The centerpiece is the escalating emissions-reductions targets Germany now is missing, which surpass the 20% reduction by 2020 to which the rest of the European Union has committed. The policy is also supposed to reduce total energy consumption to 50% of the 2008 level by 2050, with a 25% reduction in electricity use. That was a tall enough order for an industrial economy. Then Mrs. Merkel made it even harder in 2011, with a hasty promise after Japan’s Fukushima disaster to phase out nuclear power by 2022.

Energiewende enthusiasts say the policy is racking up successes despite the problems. That’s true only in the sense that if you throw enough money at something, some of the cash has to stick. In electric generating capacity, for instance, renewables are now running almost even with traditional fuel sources.

Yet much of that capacity is wasted—only one-third of Germany’s electricity is actually generated by renewables. Berlin has invested heavily in wind and solar power that is easiest to generate in parts of Germany that need the power the least, especially the north. Berlin will need to spend another huge sum building transmission lines to the industrial south.

The other costs relate to providing electricity when the wind doesn’t blow and the sun doesn’t shine, which is often in Germany. The traditional plants needed to fill in the gaps are overwhelmingly fired by coal, on which Germany still relies for roughly 40% of its power.

Natural gas would be cleaner and is easy to switch on and off.

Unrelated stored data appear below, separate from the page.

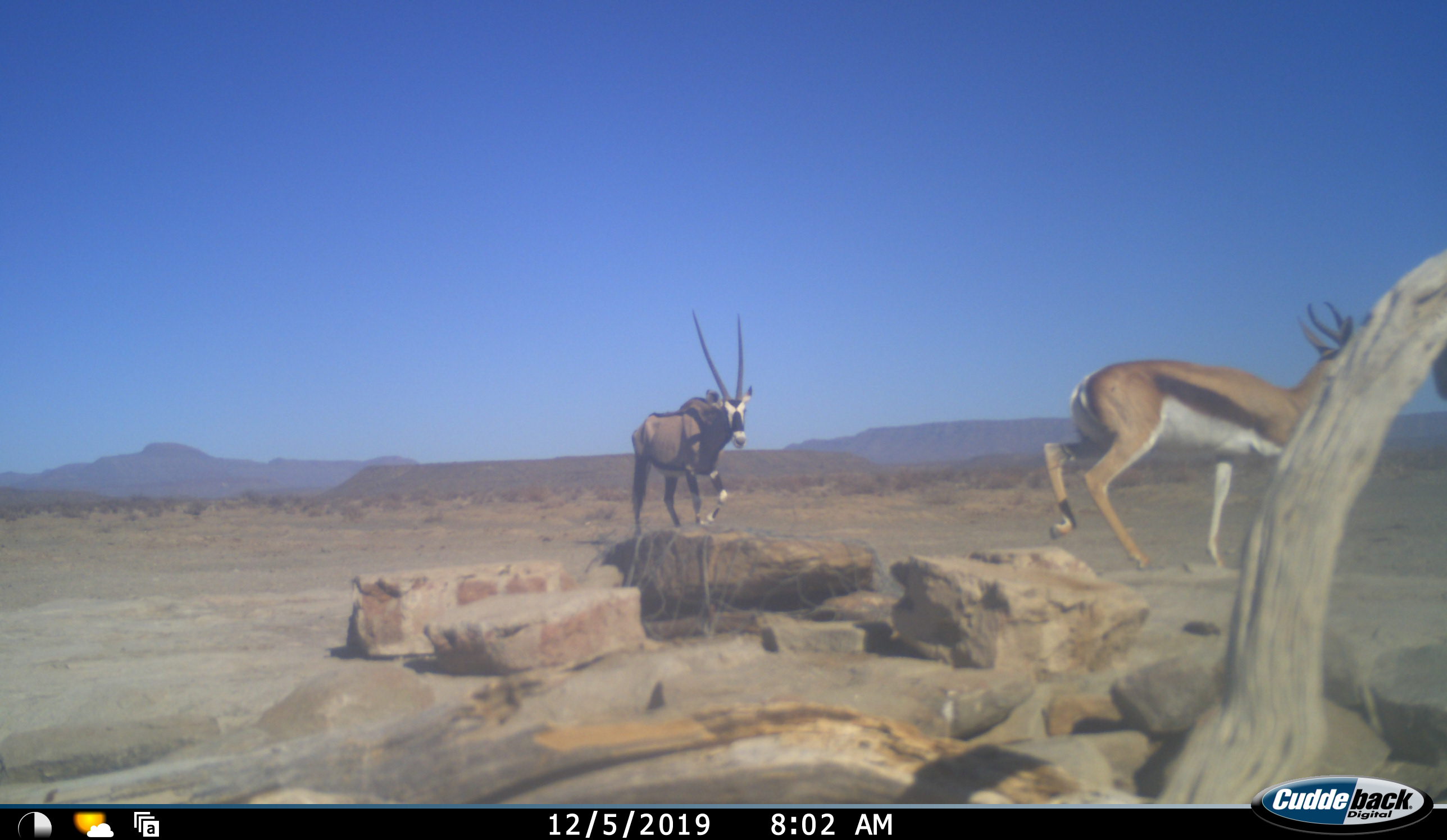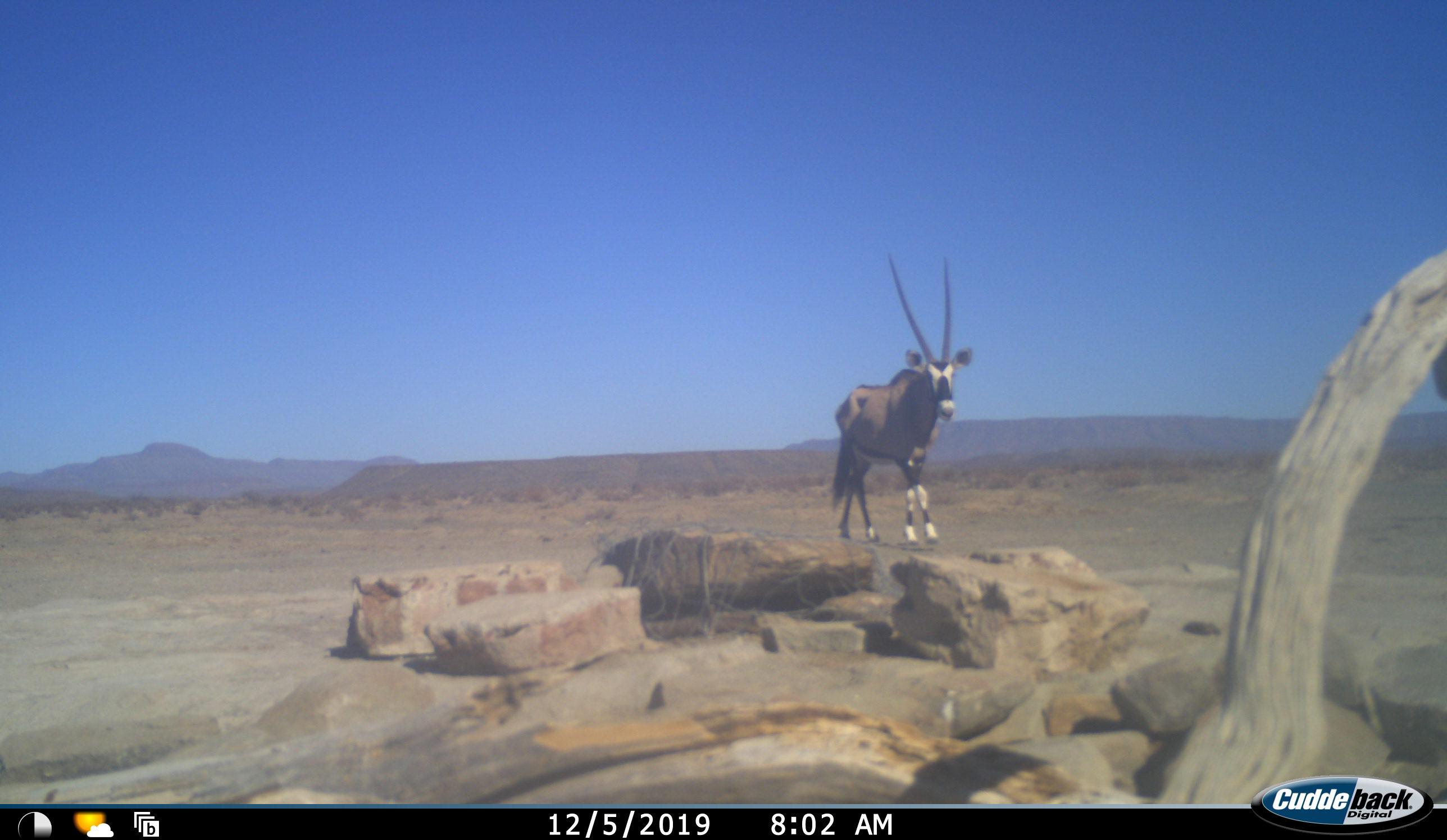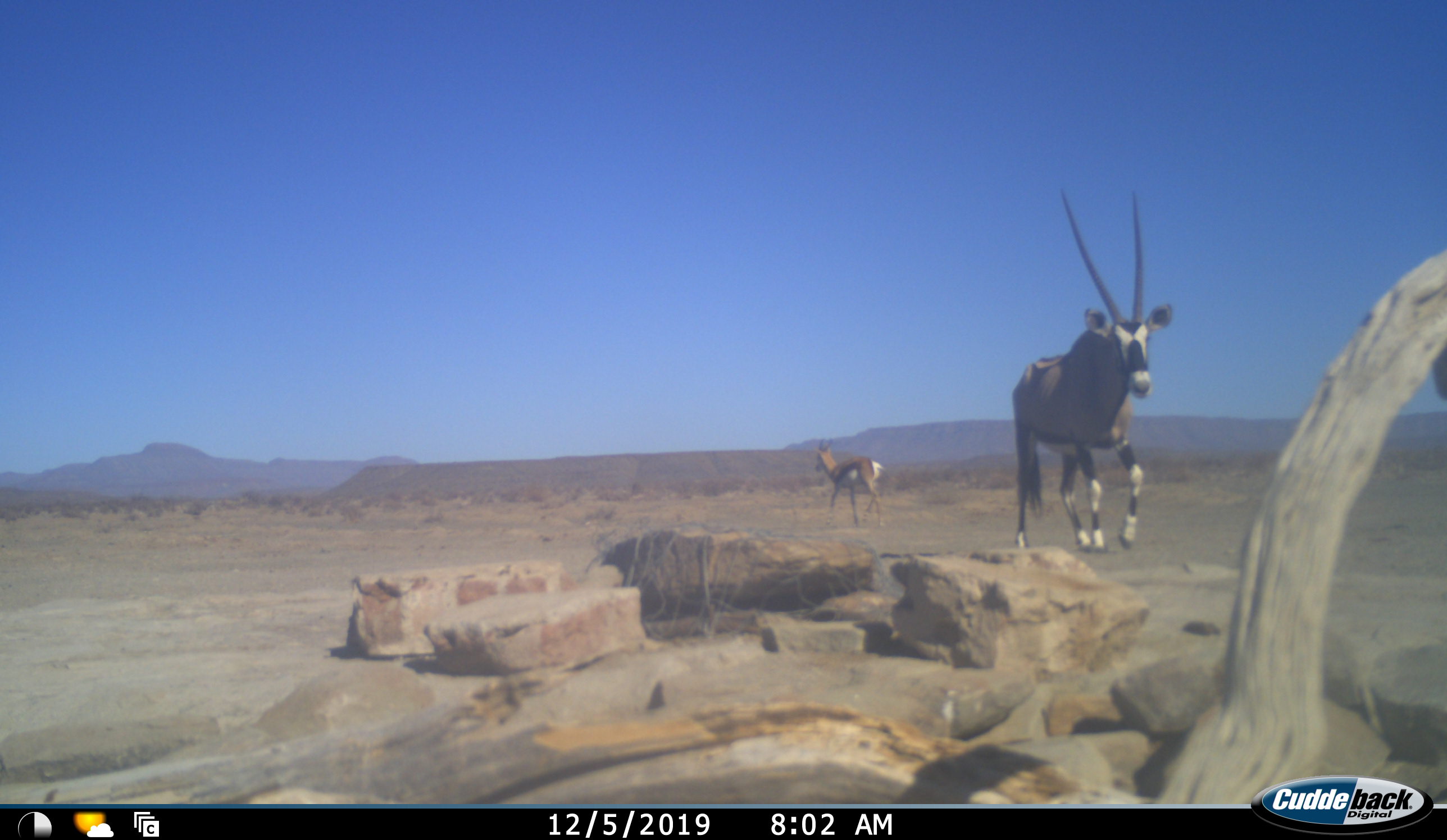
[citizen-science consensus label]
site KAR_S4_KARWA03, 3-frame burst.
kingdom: Animalia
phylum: Chordata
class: Mammalia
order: Artiodactyla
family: Bovidae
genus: Oryx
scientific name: Oryx gazella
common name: gemsbok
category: oryx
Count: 1.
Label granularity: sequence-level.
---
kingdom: Animalia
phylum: Chordata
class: Mammalia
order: Artiodactyla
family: Bovidae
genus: Antidorcas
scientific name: Antidorcas marsupialis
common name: springbok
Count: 1.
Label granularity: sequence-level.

But gas is more expensive than coal, and the peak daytime consumption hours when gas could recoup that investment are also the times utilities are more likely to be required to buy overpriced solar power.

As a result, natural gas accounts for only 9.4% of Germany’s electricity, down from a little over 14% in 2010. Gas accounts for some 30% of U.S. electricity generation, and the shift to gas from coal explains a majority of the reductions in carbon emissions in U.S. generation since 2005, according to a report last month by the U.S. Energy Information Administration. German households pay nearly 36 U.S. cents a kilowatt-hour of electricity, versus an average of 13 cents in America.

No wonder voters are in revolt. Surveys say that in theory Germans like being green, but polls about household energy costs say otherwise. The right-wing Alternative for Germany (AfD) won a surprising 13% vote share in part on a promise to end the Energiewende immediately. A new study from the RWI Leibniz Institute for Economic Research finds that 61% of Germans wouldn’t want to pay even one eurocent more per kilowatt-hour of electricity to fund more renewables.